L’Unoc vise à renforcer la mise en œuvre l’objectif de développement durable 14 (ODD 14) sur l’environnement marin, avec trois priorités :

  • Œuvrer à l’aboutissement des processus multilatéraux liés à l’océan pour rehausser le niveau d’ambition pour la protection de l’océan.
  • Mobiliser des financements pour l’ODD 14 et soutenir le développement d’une économie bleue durable.
  • Renforcer et mieux diffuser les connaissances liées aux sciences de la mer pour une meilleure prise de décision politique.

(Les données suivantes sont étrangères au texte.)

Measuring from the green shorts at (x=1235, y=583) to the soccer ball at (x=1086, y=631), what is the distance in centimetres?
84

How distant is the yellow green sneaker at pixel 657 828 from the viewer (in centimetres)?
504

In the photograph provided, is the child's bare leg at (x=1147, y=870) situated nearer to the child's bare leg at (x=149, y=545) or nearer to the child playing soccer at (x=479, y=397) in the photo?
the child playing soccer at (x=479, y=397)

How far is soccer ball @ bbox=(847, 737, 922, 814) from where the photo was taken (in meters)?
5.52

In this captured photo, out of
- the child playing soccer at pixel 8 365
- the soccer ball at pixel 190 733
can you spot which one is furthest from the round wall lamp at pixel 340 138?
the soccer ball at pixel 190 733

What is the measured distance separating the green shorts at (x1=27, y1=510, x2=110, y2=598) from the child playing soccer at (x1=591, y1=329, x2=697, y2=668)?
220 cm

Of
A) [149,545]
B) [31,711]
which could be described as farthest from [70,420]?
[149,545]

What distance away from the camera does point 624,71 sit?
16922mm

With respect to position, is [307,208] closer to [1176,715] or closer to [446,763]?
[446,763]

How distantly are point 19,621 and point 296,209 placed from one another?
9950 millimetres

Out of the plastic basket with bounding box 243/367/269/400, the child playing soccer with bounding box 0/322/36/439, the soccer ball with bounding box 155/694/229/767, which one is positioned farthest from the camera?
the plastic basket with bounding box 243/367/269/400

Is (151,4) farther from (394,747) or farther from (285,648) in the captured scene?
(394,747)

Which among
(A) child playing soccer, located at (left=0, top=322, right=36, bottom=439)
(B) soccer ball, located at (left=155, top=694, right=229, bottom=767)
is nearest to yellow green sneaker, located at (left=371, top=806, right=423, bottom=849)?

Le risque est de voir les océans polaires dilués dans les priorités évoquées, relégués au second plan. En témoigne, par exemple, l’avis de février 2025 du Conseil économique, social et environnemental qui précise expressément ne pas se pencher « sur les activités humaines déployées sur le continent antarctique ou l’océan arctique ».

Pollution plastique

La distance peut laisser croire que certaines pollutions épargnent les pôles. Tel n’est malheureusement pas le cas du plastique. De sources éloignées ou locales, le plastique est observé dans les eaux en Arctique et en Antarctique, entraînant son ingestion par les oiseaux marins.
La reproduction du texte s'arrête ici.